The film’s success was another win for Netflix’s strategy of using its recommendation system to offer a wide range of content to potentially interested viewers. At best, movies and shows like K-Pop Demon Hunters, toy squid, or Stranger Things become must-see entertainment, driving a wave of new subscriptions.
But it’s hard to say what made these particular movies and shows click with viewers. Was it the charm of the content itself? Or was it the boost provided by Netflix’s personalization algorithm?
It’s a tough question – such a question Guy Aridorassistant professor of marketing at Kellogg, works to contact Netflix co-authors Kevin Zielnicki, Aurelien Bibaut, Allen Tran, Winston Chou, and Nathan Kallus.
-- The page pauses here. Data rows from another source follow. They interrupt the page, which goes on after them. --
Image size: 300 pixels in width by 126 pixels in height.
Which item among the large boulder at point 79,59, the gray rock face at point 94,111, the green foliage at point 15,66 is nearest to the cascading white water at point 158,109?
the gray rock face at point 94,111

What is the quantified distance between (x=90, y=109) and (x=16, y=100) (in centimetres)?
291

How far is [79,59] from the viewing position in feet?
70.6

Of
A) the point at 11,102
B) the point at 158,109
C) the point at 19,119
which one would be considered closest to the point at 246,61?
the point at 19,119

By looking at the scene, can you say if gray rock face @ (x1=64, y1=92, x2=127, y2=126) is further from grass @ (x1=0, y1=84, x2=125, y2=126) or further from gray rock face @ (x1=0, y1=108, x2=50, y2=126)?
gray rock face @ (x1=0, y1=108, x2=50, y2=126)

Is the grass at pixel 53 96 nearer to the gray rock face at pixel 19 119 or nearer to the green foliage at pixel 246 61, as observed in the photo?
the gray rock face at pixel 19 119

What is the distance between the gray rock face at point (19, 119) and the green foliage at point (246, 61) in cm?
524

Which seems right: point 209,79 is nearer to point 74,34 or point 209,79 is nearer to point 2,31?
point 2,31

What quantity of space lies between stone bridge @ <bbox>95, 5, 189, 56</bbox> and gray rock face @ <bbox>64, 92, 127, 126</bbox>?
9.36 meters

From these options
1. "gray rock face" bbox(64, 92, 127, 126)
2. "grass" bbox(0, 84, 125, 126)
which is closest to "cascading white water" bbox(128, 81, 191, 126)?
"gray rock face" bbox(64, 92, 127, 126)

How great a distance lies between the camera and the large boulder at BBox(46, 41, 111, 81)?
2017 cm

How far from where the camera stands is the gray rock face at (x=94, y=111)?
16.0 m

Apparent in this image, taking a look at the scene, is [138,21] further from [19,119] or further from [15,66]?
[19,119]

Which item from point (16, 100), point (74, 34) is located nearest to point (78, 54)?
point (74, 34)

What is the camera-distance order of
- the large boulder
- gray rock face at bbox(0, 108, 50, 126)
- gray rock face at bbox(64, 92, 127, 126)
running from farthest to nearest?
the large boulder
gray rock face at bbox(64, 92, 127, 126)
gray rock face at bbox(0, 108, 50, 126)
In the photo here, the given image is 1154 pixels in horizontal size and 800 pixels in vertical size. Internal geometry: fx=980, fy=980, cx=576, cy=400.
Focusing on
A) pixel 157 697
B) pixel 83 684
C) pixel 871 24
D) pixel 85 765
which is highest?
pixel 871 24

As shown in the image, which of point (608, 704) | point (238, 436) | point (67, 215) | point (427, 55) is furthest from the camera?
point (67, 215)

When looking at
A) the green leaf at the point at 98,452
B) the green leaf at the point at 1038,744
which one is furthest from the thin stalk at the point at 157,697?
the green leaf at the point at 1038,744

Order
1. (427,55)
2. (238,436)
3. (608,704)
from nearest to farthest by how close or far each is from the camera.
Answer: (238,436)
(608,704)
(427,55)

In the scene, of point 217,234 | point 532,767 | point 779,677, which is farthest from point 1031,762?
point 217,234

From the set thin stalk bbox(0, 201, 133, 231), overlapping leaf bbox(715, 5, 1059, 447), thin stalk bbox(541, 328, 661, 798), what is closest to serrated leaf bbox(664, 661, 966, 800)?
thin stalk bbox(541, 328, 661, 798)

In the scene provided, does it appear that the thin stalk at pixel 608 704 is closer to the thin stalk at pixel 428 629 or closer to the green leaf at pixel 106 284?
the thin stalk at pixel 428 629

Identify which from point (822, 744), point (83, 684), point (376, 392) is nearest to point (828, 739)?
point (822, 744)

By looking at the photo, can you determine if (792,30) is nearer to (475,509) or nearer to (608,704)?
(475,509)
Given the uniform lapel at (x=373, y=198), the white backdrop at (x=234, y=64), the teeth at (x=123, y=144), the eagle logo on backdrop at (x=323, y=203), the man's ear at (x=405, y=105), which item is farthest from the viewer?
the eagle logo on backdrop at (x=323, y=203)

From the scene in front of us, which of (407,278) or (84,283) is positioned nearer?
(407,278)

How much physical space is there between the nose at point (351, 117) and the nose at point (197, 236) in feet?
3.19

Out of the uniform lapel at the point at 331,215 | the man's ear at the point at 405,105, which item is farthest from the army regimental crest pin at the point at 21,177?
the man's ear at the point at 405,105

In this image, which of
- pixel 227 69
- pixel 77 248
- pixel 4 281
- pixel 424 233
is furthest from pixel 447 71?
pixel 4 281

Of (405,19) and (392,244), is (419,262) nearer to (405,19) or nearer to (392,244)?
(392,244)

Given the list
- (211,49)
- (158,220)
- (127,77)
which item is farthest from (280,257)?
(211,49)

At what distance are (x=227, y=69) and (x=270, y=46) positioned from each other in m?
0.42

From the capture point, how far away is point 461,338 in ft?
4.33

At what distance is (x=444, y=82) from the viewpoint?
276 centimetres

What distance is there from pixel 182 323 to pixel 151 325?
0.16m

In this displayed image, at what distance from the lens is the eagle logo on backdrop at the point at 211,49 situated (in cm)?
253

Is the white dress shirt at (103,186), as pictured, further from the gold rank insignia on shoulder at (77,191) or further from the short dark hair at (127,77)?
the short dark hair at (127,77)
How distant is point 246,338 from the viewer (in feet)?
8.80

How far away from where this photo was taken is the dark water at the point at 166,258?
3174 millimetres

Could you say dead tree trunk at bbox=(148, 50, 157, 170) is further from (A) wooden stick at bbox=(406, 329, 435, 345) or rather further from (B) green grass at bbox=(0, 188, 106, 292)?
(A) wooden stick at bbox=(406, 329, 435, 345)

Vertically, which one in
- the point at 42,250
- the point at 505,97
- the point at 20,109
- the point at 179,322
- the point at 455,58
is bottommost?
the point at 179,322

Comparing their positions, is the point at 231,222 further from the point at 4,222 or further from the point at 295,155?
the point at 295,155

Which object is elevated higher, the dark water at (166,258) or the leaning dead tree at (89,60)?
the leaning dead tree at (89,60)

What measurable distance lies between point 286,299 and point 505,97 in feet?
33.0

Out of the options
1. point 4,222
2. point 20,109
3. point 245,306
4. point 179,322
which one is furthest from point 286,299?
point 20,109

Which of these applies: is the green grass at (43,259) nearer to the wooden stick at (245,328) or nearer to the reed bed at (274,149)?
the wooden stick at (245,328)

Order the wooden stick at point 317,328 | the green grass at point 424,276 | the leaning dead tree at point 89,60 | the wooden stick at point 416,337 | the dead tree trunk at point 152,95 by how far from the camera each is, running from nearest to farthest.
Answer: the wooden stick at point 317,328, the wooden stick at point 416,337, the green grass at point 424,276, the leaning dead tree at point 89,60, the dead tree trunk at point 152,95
In a working paper, they present a model that decouples the influence of the platform’s recommendation service from the underlying value of the content itself.
In addition to helping Netflix determine how many additional viewers different shows and movies are attracting, the model also offers a data-driven perspective on what types of content are most helpful to recommendation systems.
“What we’re finding is that mid-tier titles that are moderately popular, that have very strong positions—those are the ones that really benefit from recommendations,” says Aridor.
The power of recommendation
Netflix regularly boasts that it has the largest streaming catalog in the industry. But that volume isn’t as valuable if subscribers can’t find what they want to watch.
“You can’t produce and get a lot of titles and make them stick unless you can target them effectively,” says Aridor. “A lot of titles, if they’re not recommended to the right people, probably won’t get a lot of viewers.”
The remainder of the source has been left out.